* **次の課題**
1. 異世界召喚小説の感想文で、今回の攻略ヒロインとなるのはどの種族か。
2. 異世界召喚小説の感想文を、最後の文の後から続けて書いてください。

* **提供テキスト**

今回のメインヒロインとなる引き籠り皇女はもう少し掘り下げて欲しかった感があります。

雑感

  • レジスタンス戦における同民族間殺し問題
    • 今回の攻略ヒロインとなるのは猫耳族。ケモナーが喜びそうですね。主人公くんたちは滅亡寸前の弱小国に異世界召喚され侵略してくる帝国との防衛戦を強いられています。1巻で冬季の停戦に持ち込みましたが、春になるまでに戦力を増強しなければなりません。そんなわけで猫耳族に力を貸し、見返りとして味方に引き込むことになります。
    • 猫耳族は帝国に占領され傀儡政府が樹立されており、人民は搾取に苦しめられています。そんな帝国と傀儡政府に立ち向かうべきレジスタンスの指導者は、一度軍事作戦で大きな失敗をしたため、引き籠りとなり、滅亡を待つだけになっていました。主人公くんはこのヒッキープリンセスを立て直させ、森林でのゲリラ戦を戦うことになります。

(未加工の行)
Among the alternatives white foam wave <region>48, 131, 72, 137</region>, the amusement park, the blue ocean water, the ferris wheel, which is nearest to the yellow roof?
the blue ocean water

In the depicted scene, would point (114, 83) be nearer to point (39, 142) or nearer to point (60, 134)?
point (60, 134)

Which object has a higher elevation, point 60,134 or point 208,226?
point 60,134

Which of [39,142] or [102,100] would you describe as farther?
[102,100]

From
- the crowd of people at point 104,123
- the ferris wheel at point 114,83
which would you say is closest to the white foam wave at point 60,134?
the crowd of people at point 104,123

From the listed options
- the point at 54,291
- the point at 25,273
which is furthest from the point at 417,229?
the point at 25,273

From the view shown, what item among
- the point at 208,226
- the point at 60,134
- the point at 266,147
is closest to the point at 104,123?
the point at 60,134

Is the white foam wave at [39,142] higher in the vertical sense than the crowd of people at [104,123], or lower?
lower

--

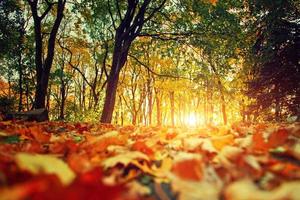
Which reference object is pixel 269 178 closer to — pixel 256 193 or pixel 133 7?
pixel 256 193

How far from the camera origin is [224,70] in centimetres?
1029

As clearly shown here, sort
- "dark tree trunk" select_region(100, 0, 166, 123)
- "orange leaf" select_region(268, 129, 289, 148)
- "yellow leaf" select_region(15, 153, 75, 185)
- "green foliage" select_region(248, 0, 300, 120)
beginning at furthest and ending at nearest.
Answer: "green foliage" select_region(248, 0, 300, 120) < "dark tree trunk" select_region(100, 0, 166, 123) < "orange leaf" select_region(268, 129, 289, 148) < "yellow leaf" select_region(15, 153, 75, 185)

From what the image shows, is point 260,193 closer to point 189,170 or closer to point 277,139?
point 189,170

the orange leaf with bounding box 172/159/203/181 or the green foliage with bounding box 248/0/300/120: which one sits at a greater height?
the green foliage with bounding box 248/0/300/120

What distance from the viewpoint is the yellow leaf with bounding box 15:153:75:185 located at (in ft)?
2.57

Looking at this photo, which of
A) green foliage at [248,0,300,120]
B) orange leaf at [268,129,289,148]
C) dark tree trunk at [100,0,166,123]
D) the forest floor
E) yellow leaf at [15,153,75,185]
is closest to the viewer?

==

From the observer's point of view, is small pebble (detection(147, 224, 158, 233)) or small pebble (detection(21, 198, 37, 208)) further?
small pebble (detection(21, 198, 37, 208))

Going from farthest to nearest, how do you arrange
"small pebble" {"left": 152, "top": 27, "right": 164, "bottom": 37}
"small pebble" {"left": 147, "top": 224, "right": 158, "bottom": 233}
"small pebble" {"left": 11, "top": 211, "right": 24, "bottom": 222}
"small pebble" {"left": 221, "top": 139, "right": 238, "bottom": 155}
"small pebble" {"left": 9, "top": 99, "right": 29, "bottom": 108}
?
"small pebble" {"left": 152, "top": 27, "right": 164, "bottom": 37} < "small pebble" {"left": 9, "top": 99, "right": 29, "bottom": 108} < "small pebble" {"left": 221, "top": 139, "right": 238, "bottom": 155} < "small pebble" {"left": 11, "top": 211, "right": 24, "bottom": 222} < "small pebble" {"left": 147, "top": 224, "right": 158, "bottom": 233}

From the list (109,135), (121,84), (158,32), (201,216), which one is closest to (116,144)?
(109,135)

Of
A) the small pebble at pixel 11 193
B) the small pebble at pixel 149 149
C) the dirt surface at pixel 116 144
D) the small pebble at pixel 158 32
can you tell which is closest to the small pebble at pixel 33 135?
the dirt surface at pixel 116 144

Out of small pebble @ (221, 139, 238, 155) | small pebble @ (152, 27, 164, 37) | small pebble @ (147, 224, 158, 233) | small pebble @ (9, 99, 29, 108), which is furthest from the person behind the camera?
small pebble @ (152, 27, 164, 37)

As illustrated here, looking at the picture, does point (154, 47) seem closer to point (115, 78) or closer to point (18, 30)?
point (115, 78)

* **各課題の解答**
1. 猫耳族。

2.
    • ここで扱われるのが、レジスタンス/パルチザン戦の同族殺しについて。どこまでも救いのない話ですが、この作品はエンタメなので、分かりやすい敵が設定されて悲劇性が軽減されています。傀儡政府の指導者はヒッキープリンセスの叔父なのですが、典型的な王位簒奪者であり、主人公くんサイドに正当性があると読者に自然と感情移入させることでストレスを感じさせないようにしているのです。これが同著者の『シュヴァルツェスマーケン』だったらお互いがどちらも正しいと思われる正当性を叩きつけ合い鬱々しくさせるでしょう。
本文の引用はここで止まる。